Nigeria warns of widespread 2026 flooding risk across 33 states
Nigeria has flagged 14,118 communities in 33 states and Abuja for high flood risk, with the danger set to peak from July to September.

Nigeria’s 2026 flood outlook placed 14,118 communities in 266 local government areas across 33 states and the Federal Capital Territory at high risk, a warning that turns the coming rainy season into a test of state capacity rather than a routine weather forecast.
The assessment, presented in Abuja on April 15, said another 15,597 communities in 405 LGAs faced moderate risk, while 923 communities in 77 LGAs were classified as low-impact areas. The danger is expected to peak between July and September, when rainfall reaches its height, and the most exposed places include Abuja, Lagos and Port Harcourt, along with coastal and riverine states such as Bayelsa, Delta, Rivers and Lagos, where river overflow and tidal flooding can collide with poor drainage.
The Nigeria Hydrological Services Agency said its Flood Forecast Dashboard is meant to provide real-time monitoring and early warning support.

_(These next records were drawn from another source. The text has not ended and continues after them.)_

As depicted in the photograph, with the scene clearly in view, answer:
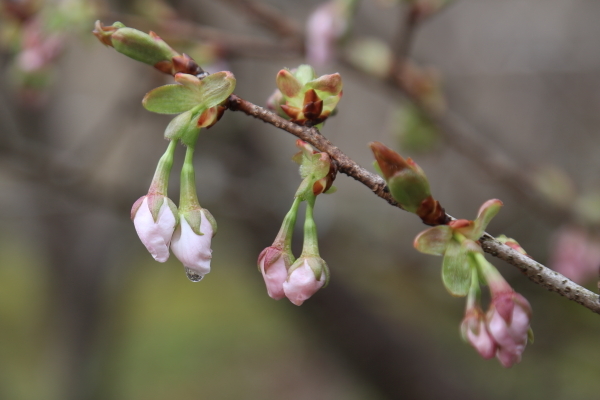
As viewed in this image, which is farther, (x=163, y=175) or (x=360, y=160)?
(x=360, y=160)

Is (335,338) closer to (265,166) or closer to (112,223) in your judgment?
(265,166)

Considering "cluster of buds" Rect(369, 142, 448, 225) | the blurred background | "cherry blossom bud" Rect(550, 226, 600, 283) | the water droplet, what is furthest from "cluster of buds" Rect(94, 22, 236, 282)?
"cherry blossom bud" Rect(550, 226, 600, 283)

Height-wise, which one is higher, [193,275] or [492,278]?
[492,278]

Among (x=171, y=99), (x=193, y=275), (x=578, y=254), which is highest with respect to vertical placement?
(x=578, y=254)

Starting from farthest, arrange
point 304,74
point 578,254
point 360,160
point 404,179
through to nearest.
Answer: point 360,160 → point 578,254 → point 304,74 → point 404,179

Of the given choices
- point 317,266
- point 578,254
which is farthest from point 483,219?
point 578,254

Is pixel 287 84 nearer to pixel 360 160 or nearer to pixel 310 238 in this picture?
pixel 310 238
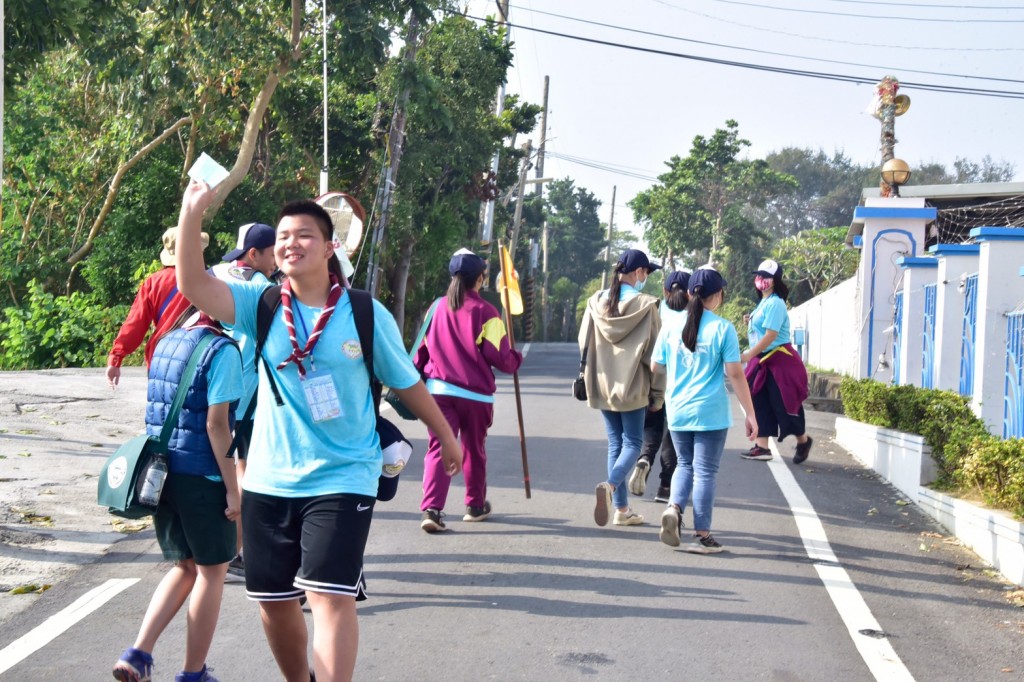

That gives federal, state and local authorities a narrow but meaningful window to act now: clear blocked drains, inspect dams and spillways, map evacuation routes, stage relief supplies and protect roads, schools, markets and health facilities before floodwater cuts them off. The Ministry of Water Resources and Sanitation said it wanted to strengthen flood preparedness and food security, a link that matters in a country where flooding quickly becomes a food-price shock as well as a displacement crisis.
President Bola Ahmed Tinubu was represented at the presentation by Environment Minister Balarabe Abbas Lawal, who framed the outlook as part of resilience-building. The political question is whether that commitment reaches flood-prone communities before the rivers rise. Nigeria has repeatedly seen the cost of delay. In 2022, floods affected more than 3.2 million people, killed over 600 and displaced more than 1.4 million, while more than 569,000 hectares of farmland were damaged or destroyed and more than 340,000 houses were lost. By November that year, humanitarian data put farmland losses above 650,000 hectares.
The pattern repeated in 2024, when floods killed more than 300 people, affected 1.2 million and displaced 641,598 by mid-October. By November, the toll had climbed to more than 320 dead and 1.3 million affected in 34 states. In Niger State, late-May flooding in 2025 killed more than 150 people, with some reports later placing the death toll above 200.
That record leaves little room for complacency. If authorities treat the 2026 outlook as an operational order, not a press-event ritual, they can still reduce deaths, limit displacement and keep roads and farmland from turning another rainy season into a national emergency.